Dennis Bonnen Does The Environmental Strut (Again)
February 12th, 2008 at 6:37 pm
Regular Observer readers will remember Dennis Bonnen (R-Angleton). Bonnen chairs the Texas House Committee on Environmental Regulation.
He now is also chairman of the Select Committee on Electric Generation Capacity and Environmental Effects. Speaker Tom Craddick has charged the new committee with preparing a long-term energy and environmental impact plan to be submitted to the next Legislature.
At its recent first hearing, Bonnen managed to make some news by boldly declaring that Texas has done a great job on the environment when compared to other states — something he says people just don’t recognize.
The Dallas Morning News reported last week that Bonnen said, “We’re probably one of the best environmental states in the country. Now there are those that would like to argue that, but the facts won’t allow it.”
The article notes: “The standing-room-only audience was largely power industry managers, lawyers and lobbyists.”
This is how “Dennis the Menace” operates. He claims to be an effective environmental steward, all the while killing bills in his committee that would reduce toxic emissions, toughen clean air standards, and give the Texas Commission on Environmental Quality the regulatory power to make a dent in Texas’ staggering pollution problems.
And then, as Bonnen likes to do, he adds a smidgen of insult and blatant fact manipulation to his sad, false argument about the state’s leadership on the environment.
Observer writers Forrest Wilder and Patrick Michels have written about Bonnen’s confrontational chairmanship style. In a post called The House Comedy on Environmental Deregulation, Wilder noted Bonnen’s response to the testimony of Environmental Defense’s Jim Marston (who is on the Observer board):
If you want to watch a YouTube video of Bonnen berating Marston, it’s posted on the Texas League of Conservation Voters site.
The Austin Chronicle also chimed in on the absurdity of a different meeting in a post called “What did Austin do to Dennis?”

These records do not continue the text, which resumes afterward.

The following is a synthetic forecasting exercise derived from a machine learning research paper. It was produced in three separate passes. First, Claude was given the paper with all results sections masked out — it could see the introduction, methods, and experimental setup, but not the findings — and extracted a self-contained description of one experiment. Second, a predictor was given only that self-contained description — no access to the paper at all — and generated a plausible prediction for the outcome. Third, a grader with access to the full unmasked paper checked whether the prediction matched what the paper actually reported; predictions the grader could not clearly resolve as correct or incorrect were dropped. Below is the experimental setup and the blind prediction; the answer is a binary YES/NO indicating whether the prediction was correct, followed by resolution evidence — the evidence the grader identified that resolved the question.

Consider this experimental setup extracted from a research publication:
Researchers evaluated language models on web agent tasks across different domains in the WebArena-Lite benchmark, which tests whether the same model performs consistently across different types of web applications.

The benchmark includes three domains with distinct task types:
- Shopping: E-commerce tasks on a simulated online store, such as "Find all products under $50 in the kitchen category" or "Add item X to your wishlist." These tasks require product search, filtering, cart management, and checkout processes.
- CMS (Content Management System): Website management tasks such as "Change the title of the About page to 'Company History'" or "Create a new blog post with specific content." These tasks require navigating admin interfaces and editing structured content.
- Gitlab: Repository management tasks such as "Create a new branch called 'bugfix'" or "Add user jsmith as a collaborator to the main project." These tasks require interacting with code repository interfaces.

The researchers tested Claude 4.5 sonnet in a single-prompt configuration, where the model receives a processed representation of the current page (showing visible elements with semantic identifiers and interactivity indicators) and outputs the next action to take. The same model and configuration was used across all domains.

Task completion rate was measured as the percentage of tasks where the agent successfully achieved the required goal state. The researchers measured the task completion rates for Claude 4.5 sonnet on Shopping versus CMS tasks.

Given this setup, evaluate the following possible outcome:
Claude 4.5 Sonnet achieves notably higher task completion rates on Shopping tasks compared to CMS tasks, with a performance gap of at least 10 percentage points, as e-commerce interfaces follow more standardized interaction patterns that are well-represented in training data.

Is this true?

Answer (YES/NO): YES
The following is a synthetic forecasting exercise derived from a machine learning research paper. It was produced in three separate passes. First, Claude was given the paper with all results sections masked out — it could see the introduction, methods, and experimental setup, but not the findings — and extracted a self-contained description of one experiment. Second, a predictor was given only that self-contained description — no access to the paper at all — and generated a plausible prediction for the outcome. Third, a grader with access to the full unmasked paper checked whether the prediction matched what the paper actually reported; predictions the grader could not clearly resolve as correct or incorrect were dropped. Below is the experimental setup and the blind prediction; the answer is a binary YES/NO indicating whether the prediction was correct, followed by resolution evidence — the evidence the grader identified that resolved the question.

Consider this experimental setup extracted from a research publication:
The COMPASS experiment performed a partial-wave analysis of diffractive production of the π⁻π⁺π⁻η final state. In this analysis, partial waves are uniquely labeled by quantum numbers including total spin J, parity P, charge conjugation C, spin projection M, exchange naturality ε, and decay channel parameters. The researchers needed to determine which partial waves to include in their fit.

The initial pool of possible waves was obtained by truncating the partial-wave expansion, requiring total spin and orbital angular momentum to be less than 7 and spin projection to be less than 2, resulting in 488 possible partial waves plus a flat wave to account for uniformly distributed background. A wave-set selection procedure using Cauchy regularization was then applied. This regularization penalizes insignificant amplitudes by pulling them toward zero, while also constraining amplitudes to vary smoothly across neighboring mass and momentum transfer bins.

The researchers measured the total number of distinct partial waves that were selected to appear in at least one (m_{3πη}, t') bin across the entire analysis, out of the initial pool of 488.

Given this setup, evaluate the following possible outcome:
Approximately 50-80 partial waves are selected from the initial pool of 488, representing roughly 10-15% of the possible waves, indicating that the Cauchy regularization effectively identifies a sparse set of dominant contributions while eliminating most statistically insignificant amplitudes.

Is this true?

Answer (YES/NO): NO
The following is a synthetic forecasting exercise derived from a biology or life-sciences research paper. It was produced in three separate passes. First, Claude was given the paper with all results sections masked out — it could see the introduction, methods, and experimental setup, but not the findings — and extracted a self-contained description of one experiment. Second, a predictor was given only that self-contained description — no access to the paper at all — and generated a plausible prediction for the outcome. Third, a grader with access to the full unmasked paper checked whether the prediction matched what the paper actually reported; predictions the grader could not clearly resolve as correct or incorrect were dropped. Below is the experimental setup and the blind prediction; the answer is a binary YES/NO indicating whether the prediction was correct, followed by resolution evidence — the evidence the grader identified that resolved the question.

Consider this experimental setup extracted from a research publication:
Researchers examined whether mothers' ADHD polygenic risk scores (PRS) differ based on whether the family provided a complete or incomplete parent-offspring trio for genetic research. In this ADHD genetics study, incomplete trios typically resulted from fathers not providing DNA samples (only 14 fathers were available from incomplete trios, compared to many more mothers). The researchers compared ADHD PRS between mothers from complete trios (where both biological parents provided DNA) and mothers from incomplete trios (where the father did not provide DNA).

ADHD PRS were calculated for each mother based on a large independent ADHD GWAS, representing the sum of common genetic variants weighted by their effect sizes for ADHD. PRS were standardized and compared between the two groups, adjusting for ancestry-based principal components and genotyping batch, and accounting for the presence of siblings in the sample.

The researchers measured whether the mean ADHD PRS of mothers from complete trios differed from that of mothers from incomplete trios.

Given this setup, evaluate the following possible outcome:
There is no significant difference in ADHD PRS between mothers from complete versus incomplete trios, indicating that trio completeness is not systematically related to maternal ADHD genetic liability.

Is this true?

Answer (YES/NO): YES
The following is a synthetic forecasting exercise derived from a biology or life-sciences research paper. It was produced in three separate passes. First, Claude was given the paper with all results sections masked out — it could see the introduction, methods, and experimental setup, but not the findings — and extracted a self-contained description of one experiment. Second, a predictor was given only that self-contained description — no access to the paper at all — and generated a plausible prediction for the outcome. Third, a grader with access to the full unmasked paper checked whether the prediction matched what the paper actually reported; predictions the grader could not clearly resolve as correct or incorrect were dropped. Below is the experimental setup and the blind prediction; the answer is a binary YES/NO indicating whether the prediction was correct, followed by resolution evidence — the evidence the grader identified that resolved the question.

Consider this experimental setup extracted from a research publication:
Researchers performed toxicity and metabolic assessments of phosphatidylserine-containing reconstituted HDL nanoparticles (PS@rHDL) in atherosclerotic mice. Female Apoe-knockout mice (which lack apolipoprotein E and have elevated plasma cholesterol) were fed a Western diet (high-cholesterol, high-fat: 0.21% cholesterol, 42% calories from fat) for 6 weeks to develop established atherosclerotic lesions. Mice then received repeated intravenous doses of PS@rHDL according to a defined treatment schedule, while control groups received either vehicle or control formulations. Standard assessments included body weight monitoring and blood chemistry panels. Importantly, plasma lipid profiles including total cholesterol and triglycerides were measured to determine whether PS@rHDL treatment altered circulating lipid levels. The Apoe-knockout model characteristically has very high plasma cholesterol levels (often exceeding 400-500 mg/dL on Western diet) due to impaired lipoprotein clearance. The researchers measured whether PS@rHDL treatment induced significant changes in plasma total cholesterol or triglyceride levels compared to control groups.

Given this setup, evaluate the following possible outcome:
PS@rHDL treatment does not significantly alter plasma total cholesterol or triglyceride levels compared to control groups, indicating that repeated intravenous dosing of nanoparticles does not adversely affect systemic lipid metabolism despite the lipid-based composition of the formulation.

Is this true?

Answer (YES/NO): YES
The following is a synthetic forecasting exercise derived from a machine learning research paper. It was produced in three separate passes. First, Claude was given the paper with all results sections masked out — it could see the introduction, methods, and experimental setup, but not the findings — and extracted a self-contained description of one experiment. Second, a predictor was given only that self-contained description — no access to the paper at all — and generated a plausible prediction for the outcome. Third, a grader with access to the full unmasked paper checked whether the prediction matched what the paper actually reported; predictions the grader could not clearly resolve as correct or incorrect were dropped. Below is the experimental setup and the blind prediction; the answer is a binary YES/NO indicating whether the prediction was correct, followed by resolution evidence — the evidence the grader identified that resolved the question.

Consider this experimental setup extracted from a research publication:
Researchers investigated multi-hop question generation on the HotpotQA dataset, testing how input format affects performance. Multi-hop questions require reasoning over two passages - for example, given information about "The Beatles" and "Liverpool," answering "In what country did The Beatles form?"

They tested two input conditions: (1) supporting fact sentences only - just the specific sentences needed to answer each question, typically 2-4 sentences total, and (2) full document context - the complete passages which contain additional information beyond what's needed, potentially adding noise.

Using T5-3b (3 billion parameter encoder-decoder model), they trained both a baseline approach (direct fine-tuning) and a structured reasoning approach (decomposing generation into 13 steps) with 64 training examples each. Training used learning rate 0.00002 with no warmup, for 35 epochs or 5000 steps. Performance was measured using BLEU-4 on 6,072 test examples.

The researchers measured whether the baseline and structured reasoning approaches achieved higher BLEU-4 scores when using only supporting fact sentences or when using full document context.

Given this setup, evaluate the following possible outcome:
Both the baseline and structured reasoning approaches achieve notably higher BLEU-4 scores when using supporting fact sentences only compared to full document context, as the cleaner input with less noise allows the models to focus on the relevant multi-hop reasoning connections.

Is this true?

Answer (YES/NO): YES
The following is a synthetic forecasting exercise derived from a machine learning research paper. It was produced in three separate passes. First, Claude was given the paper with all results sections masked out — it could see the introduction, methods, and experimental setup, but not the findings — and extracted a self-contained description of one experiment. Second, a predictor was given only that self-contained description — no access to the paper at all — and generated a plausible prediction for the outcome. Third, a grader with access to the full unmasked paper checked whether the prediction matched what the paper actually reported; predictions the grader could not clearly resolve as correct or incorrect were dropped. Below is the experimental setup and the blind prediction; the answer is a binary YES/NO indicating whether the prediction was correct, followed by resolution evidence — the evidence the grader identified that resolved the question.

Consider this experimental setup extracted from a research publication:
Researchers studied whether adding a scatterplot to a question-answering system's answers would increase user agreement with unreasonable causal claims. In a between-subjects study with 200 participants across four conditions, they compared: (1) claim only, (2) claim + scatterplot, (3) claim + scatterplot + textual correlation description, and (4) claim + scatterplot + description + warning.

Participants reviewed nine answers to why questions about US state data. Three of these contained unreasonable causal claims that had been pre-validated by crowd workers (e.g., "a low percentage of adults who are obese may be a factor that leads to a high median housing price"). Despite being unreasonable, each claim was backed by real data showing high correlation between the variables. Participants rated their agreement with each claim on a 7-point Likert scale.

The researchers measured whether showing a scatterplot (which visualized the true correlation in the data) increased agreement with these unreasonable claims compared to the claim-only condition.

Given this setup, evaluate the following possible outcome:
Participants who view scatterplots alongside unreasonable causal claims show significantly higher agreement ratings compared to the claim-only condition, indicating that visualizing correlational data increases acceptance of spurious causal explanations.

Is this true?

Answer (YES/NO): YES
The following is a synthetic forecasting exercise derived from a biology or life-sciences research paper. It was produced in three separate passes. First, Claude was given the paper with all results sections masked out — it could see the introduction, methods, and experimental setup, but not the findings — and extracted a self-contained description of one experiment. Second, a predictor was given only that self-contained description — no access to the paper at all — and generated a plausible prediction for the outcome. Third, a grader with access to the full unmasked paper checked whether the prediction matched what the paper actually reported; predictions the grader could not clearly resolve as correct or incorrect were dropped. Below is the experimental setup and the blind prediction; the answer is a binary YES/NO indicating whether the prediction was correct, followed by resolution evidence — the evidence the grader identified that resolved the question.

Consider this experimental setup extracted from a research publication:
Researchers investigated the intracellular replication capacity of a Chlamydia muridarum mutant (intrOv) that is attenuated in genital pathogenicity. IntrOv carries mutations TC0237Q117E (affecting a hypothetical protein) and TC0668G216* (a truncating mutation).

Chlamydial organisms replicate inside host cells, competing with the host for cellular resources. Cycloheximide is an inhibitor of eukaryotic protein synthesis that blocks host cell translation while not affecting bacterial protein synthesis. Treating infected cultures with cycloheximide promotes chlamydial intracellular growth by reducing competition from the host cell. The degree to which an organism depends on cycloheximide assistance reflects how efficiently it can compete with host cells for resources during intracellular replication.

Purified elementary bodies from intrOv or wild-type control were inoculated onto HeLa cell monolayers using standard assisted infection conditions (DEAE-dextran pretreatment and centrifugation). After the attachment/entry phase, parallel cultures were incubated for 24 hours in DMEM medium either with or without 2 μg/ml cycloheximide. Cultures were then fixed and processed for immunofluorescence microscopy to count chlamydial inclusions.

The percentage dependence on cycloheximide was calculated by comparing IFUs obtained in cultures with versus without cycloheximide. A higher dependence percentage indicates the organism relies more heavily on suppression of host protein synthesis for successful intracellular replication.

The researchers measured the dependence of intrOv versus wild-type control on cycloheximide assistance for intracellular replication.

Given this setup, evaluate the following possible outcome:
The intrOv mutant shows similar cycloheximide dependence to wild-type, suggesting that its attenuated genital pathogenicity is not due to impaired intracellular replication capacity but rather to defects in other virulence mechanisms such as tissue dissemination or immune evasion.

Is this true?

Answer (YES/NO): YES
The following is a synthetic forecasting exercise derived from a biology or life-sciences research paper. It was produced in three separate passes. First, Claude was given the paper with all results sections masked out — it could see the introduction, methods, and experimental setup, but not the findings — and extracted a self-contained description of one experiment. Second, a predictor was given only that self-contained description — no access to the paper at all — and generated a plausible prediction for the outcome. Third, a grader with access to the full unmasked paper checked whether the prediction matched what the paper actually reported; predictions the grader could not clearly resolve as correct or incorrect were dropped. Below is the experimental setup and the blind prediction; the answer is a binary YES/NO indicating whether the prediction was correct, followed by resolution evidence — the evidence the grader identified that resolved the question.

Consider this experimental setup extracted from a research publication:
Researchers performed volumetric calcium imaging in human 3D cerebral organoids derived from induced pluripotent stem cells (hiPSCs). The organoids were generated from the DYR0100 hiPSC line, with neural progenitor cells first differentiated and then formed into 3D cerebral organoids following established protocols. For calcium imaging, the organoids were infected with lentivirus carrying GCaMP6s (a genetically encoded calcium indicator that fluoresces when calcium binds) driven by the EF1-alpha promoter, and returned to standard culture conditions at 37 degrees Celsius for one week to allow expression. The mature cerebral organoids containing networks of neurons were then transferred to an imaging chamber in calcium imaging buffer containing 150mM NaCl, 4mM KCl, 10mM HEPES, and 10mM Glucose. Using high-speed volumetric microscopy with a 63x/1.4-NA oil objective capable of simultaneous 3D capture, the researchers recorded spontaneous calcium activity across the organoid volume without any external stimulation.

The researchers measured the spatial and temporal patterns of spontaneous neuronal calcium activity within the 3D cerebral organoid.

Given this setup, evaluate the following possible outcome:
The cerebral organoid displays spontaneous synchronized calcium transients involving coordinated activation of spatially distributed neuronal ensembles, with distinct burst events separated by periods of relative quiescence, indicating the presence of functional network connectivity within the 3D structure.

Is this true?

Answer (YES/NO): NO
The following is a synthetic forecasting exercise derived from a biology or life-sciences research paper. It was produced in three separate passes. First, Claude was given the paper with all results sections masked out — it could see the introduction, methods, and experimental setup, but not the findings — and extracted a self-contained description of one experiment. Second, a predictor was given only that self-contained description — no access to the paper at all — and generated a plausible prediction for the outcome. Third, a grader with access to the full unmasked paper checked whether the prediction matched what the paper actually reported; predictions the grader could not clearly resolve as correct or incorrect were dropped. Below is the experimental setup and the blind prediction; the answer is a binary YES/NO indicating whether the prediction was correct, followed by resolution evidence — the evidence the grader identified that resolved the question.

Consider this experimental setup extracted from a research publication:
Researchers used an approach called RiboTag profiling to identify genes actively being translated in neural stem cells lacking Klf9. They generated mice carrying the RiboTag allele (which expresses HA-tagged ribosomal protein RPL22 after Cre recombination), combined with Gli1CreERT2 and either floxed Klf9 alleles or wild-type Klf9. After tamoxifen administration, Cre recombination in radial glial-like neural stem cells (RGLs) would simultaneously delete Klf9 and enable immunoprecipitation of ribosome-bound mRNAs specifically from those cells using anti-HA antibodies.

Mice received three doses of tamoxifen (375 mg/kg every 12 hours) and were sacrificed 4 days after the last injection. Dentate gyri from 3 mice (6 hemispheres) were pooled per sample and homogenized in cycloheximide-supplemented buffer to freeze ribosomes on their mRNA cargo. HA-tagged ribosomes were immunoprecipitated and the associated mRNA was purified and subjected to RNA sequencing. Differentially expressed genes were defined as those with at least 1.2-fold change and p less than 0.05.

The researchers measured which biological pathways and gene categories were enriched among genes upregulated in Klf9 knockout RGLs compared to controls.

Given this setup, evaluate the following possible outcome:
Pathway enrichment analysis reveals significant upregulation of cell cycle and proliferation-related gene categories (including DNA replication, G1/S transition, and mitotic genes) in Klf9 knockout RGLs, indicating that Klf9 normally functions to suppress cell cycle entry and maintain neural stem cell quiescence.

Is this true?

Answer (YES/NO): NO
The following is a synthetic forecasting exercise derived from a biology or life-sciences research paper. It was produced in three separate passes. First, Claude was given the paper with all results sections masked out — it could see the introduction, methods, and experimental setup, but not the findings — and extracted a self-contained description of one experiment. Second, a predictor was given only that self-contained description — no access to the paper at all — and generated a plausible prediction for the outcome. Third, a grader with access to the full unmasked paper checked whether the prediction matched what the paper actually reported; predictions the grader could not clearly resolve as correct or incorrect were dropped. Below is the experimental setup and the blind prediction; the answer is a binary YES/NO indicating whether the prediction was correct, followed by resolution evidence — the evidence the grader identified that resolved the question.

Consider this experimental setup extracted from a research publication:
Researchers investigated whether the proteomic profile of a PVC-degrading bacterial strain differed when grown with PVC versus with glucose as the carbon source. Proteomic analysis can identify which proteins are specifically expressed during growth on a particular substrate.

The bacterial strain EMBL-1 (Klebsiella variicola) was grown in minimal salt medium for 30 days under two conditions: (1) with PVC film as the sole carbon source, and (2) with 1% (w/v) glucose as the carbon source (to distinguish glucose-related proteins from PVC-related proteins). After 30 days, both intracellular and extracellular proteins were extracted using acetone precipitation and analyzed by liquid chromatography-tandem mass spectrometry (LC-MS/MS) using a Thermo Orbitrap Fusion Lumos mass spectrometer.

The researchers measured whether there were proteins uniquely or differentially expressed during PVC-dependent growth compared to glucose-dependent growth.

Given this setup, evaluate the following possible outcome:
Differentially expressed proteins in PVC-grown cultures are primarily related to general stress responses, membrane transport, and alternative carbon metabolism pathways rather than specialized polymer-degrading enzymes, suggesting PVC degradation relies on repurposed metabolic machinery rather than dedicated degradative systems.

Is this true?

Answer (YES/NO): YES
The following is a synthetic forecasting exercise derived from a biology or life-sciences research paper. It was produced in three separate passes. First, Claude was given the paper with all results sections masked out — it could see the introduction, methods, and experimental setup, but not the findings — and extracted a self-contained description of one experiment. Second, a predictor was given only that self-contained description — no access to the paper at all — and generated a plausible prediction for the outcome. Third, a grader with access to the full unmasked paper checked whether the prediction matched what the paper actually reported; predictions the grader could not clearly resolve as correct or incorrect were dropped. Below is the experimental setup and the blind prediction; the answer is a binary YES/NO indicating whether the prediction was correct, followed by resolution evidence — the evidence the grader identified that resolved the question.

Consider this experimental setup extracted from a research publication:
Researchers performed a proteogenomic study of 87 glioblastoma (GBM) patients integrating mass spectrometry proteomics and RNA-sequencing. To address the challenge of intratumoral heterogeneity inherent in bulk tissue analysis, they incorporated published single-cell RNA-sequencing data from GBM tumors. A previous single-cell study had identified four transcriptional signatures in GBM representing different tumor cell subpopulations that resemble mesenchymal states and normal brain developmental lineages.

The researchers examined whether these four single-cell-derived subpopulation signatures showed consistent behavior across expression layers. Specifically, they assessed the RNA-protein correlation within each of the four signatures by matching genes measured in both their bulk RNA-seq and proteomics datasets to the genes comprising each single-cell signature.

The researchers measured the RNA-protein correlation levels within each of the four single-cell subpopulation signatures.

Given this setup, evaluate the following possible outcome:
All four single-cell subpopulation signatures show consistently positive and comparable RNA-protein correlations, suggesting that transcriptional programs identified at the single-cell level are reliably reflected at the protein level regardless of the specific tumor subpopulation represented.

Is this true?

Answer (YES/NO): YES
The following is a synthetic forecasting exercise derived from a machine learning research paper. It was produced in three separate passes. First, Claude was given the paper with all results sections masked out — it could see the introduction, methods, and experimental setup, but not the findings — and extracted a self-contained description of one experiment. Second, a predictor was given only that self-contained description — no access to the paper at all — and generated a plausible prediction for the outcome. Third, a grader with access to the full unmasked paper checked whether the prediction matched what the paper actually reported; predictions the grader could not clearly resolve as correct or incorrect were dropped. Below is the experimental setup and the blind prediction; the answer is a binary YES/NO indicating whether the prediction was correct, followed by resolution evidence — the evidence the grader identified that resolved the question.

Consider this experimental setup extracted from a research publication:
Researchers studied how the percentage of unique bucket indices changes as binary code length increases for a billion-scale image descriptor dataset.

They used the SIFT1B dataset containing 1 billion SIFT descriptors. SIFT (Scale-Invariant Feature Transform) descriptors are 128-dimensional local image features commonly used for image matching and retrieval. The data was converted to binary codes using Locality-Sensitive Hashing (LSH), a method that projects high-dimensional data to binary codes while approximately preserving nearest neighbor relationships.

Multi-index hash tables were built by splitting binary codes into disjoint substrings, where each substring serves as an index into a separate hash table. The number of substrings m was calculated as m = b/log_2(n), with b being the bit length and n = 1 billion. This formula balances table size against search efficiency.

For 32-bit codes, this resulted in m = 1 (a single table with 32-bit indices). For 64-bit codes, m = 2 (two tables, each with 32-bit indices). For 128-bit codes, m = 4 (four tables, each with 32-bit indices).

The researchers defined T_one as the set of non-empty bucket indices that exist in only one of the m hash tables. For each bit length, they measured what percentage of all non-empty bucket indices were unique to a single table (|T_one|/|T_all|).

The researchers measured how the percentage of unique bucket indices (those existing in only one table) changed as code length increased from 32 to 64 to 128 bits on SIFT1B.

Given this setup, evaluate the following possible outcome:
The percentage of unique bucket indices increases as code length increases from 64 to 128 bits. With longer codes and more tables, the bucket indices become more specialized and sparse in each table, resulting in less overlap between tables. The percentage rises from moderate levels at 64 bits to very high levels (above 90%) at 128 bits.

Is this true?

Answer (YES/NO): NO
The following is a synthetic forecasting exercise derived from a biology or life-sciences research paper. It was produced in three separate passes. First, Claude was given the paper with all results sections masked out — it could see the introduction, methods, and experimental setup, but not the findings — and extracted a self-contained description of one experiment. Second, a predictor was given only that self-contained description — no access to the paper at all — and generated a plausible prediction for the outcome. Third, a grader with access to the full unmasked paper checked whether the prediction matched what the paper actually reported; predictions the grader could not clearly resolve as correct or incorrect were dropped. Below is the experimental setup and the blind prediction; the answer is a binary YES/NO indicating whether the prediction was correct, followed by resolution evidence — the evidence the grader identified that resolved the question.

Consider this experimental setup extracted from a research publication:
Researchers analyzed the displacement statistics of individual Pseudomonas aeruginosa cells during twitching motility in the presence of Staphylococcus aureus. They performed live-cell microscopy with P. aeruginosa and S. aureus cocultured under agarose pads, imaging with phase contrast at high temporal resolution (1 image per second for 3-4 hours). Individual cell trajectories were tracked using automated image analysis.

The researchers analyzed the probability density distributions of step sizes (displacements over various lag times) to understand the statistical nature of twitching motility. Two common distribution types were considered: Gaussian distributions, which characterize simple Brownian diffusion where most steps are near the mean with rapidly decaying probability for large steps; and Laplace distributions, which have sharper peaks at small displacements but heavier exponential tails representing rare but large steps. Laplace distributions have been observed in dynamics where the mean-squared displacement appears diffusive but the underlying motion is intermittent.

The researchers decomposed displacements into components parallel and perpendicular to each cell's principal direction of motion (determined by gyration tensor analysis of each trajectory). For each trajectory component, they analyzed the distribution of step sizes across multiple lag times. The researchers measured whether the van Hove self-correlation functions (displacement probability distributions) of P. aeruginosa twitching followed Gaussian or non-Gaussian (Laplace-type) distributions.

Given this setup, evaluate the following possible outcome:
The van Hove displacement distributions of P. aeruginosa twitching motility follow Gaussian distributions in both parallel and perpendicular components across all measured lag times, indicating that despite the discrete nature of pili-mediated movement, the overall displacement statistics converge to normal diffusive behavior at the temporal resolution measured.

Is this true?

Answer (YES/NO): NO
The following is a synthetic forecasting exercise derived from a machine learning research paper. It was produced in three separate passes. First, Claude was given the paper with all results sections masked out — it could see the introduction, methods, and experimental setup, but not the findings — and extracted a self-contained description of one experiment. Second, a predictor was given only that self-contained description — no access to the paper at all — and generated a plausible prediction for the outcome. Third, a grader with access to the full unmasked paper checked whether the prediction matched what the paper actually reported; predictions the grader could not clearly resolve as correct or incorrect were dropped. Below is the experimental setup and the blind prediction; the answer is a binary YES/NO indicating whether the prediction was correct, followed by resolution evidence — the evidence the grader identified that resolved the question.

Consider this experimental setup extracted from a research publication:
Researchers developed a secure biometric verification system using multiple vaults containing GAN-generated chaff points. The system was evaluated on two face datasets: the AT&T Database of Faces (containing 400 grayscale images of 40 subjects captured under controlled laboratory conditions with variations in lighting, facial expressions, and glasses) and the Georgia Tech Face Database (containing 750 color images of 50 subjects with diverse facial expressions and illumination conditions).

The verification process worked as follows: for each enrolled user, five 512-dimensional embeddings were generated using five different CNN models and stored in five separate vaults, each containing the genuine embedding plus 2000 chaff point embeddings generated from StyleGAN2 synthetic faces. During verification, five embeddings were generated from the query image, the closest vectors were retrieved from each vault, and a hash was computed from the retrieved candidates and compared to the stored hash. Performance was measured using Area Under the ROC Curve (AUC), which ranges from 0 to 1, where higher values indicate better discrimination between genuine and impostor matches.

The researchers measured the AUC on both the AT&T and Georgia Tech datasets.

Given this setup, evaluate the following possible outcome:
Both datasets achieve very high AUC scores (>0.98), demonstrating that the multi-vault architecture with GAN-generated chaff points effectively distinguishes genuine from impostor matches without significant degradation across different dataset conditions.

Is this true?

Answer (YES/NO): YES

At the meeting of the select committee, moreover, the defenders of the carbon dioxide-emitting, air-polluting, and all-around environmental nightmare fossil fuel coal waded up to the trough to push for more coal-fired power plants. As Dallasnews.com reported, our PUC chair brought it up:
“If we want to fix the environment, if we want to deal with climate change, then we have to do it in the context of: We are going to burn more coal,” [Public Utility Commission Chair Barry] Smitherman said, citing government projections that the country will rely more heavily on coal in the future.
Apparently, TXU’s failure to get all 11 of its coal-fired plants was the genesis for the committee. The Morning-News:
The idea for the committee came up when TXU Corp., now called Energy Future Holdings, proposed building 11 coal-fired power plants two years ago. Public protest about the pollution the plants would emit prompted the company to scale back plans to only three plants.
Here you can find a list of bills Bonnen opposed during the last session along with a list of the bills he supported — all of which either went too far in terms of sensibly protecting Texas’ environment or went just far enough on behalf of industry in order to gain Bonnen’s approval.